On August 13, 2014, Disney put WMKI and 22 other Radio Disney stations up for sale, to focus on digital distribution of the Radio Disney network. On June 5, 2015, Disney filed to sell WMKI back to Salem Media Group for $500,000. Upon retaking control, Salem changed WMKI to WBIX, call letters that had previously been used on 1060 AM from 2001 to 2010. The FCC approved the sale on August 4. As a result, the station discontinued its affiliation with Radio Disney. It went silent from August 12 to 15. The sale was completed on September 10, 2015 and the station went silent again in anticipation at midnight on September 4 until September 14. WBIX then changed to a conservative talk radio format, a format Salem had programmed in the market on WTTT (1150 AM) from 2003 to 2008.

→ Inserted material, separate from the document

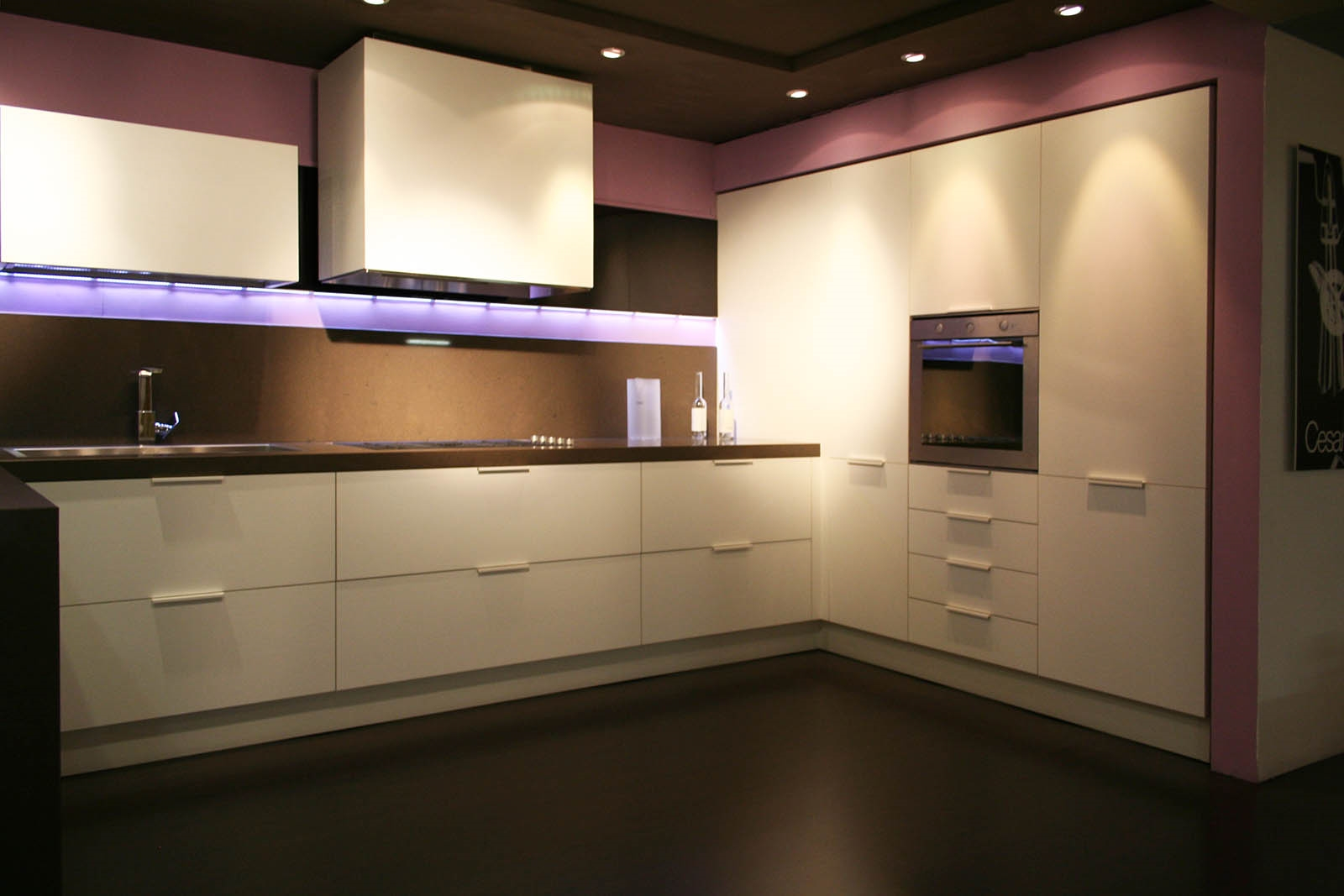 Cucina soggiorno cesar con penisola e piano quarzo - Cucine con soggiorno ...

WBIX was branded as "The Buzz", although many of Salem's other conservative talk stations are branded as "The Answer". It carried syndicated talk shows from the Salem Radio Network, including Hugh Hewitt, Mike Gallagher, Michael Medved, Larry Elder, Eric Metaxas, and Dennis Prager, and business programs, including Ray Lucia from the Business Talk Radio Network. Weekends included repeats of weekday shows, as well as "Money Talk" with Bob Brinker and a travel show with Rudy Maxa. News at the beginning of each hour came from Townhall and Salem Radio News (SRN).

On January 3, 2018, Salem agreed to sell WBIX to the International Church of the Grace of God for $685,000; the new owners began programming the station under a local marketing agreement on January 8. At that time, the station changed to a Portuguese language format, branded "Nossa Rádio USA". Nossa Rádio's programming had been heard on WMVX (1570 AM) prior to 2017. The sale was completed on June 20, 2018.